Yesterday, we discussed the NY Daily News item that said that Boston was interested in dealing some of their core for "young studs", a group that included the Atlanta Hawks own Josh Smith.
Where there was smoke from NY, there were reports of a campfire from Yahoo! Sports' Adrian Wojnarowski via Twitter:
- That Rick Sund is partial to Ray Allen, not Garnett
- The Timberwolves and Hawks had discussed a draft day deal. Remember also that a couple of seasons ago there were rumors of a Love for Smith deal being discussed. Not that such a deal would happen today given Love's rise to stardom, but it does underline Minnesota's previous interest in Smith.
- The talks between the Celtics and Hawks were "exploratory" and nothing more.
- The Hawks don't want to deal Smith for only an expiring deal (such as Kevin Garnett's), and the Celtics aren't dealing any of their core for Marvin Williams level talent.
- The Celtics, if they don't get good players with good contracts, they're cool with letting Garnett and Allen expire off the cap.
Complicating any deal for J-Smoove is the 15% trade kicker that is in Smith's contract. I looked around the interwebs to see if anyone had any breakdown of what that meant for a trade and found that there was someone who looked specifically at Smith's kicker --- I was shocked to find it was me -- circa last June.
I looked at the ramifications of Smith's kicker in a rare moment of clarity for me: (Note: the percentages were based on the old CBA -- it is slightly changed, but the concept is the same)
But aside from the potential financial or otherwise reasons the Hawks have opened the door to trading Smoove, there is an extra in Smith's contract that, while not making a deal impossible, makes it slightly more complicated.
Smith has a 15% trade kicker built into his contract.
This means that if Smith gets dealt, he receives a bonus of 15 percent of the value of his remaining contract. So, as according to that Sham Sports link provided, this means Smith will be given approx 3.87M upon any deal involving him.

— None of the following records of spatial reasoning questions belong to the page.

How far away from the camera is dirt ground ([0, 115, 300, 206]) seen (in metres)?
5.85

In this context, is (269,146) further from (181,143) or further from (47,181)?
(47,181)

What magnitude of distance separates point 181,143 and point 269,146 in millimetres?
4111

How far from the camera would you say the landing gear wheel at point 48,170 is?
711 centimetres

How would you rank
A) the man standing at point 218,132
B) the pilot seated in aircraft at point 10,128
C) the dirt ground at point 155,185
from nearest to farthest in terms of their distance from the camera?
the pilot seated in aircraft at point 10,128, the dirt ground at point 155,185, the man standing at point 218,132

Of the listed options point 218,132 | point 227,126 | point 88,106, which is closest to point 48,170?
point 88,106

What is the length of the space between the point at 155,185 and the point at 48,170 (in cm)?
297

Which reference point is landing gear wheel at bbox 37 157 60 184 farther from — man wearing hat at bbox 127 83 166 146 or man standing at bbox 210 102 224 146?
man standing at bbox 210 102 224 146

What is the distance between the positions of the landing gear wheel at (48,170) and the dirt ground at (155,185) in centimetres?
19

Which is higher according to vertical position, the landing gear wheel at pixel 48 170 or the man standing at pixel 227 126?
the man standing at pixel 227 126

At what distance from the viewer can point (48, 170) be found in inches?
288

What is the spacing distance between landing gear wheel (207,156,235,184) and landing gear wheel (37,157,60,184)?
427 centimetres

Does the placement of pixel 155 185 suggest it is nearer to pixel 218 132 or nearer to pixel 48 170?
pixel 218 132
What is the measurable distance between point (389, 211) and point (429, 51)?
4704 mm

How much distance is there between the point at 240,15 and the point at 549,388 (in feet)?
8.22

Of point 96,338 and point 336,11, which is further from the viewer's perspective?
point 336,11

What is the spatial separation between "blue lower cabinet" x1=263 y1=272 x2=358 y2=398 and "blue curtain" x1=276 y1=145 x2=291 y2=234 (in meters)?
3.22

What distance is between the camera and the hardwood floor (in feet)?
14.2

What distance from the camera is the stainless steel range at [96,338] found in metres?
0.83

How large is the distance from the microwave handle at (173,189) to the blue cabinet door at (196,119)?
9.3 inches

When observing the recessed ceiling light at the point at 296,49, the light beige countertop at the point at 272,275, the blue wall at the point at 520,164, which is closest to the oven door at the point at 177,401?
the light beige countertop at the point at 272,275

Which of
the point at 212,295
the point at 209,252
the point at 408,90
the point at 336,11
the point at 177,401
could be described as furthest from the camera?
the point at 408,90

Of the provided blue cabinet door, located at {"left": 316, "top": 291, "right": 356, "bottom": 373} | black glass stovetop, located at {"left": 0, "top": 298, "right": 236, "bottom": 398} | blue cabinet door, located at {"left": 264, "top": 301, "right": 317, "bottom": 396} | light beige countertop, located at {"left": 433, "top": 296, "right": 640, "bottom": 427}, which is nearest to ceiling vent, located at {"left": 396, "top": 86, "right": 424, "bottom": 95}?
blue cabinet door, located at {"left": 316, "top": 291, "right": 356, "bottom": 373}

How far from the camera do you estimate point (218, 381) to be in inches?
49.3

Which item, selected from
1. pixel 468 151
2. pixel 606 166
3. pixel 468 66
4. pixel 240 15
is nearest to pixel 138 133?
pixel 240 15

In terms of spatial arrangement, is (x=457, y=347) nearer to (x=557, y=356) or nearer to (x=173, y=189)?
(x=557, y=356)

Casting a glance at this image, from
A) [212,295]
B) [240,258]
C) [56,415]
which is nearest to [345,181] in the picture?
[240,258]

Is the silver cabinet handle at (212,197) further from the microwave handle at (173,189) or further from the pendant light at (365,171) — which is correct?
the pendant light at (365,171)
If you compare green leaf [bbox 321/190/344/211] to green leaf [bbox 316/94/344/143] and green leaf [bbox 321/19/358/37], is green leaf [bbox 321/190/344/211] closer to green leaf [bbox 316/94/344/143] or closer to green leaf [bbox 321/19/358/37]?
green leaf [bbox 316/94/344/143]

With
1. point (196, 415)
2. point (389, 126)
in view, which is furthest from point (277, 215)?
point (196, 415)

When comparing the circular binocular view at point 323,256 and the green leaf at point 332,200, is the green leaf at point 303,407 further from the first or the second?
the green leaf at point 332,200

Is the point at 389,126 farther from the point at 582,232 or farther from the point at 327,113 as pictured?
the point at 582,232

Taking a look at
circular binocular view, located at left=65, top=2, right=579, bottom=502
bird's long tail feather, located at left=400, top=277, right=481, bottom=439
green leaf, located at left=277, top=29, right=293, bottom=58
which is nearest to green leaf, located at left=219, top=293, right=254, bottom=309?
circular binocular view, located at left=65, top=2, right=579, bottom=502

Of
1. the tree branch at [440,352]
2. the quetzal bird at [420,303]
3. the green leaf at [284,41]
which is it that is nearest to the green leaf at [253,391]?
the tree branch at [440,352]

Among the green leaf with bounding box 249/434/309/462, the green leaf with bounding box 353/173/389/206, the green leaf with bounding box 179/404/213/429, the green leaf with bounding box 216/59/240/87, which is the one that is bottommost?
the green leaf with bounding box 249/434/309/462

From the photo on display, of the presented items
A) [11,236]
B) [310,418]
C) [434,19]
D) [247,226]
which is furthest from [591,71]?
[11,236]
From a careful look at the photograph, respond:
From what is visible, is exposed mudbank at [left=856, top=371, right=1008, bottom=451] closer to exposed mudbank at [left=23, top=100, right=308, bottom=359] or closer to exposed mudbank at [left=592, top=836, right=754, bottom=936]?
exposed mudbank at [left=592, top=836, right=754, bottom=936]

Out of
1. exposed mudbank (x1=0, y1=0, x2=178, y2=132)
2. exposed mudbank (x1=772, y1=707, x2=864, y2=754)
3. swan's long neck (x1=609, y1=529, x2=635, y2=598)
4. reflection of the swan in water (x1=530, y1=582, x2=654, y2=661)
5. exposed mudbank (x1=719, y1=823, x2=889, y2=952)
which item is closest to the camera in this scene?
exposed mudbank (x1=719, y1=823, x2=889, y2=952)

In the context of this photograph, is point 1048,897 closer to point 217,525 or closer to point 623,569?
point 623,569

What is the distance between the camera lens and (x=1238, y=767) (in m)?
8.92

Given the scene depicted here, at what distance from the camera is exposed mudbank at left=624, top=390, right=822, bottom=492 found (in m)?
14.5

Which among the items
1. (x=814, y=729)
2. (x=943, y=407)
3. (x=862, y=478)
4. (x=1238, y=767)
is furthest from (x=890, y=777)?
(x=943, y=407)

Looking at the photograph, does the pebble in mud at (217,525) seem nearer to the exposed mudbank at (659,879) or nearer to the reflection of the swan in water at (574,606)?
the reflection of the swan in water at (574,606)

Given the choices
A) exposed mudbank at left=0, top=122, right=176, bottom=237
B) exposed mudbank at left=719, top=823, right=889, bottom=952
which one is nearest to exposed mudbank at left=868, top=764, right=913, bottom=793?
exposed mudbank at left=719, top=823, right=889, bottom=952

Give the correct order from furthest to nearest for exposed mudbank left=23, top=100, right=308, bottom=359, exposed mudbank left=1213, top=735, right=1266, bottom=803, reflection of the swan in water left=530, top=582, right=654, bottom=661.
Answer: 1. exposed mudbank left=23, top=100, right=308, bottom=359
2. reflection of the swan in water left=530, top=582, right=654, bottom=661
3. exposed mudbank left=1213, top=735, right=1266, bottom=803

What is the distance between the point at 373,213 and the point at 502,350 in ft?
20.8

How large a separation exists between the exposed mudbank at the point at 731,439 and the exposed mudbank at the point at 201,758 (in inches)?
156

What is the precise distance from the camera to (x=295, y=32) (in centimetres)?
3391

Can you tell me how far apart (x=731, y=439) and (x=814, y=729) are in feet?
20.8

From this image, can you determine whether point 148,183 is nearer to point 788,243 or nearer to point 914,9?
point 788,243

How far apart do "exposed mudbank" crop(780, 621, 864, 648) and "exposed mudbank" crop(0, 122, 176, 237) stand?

So while financially that's burdensome to whoever picks up the tab, let's look at the cap implications of dealing Smith with this clause in place.
The pay out is evenly divided into both remaining seasons, not pro-rated, per Larry Coon. So with Smith set to make 12.5M this season, 1/2 the 3.87M bonus, or 1.935M would be added to Smith's cap number in a trade.
The complication comes in because the Hawks (outgoing team) only count 12.5M in deal and can only take a max/min of 125% back, meaning salaries between 9.37M/15.63M. The team receiving Smith counts the full 14.43M toward them. This means at a max/min, the team trading for Smith has to deal salaries between 10.82M and 18.04M.
Which means the landing zone of salaries shrinks down to 10.82M and 15.63M if Smith is the only player from the Hawks in the deal. Not as impossible to deal as a Poison Pill Provision on extensions, which is 50% of contract value when applicable, rather than dealing with 15%, but narrows it a little bit.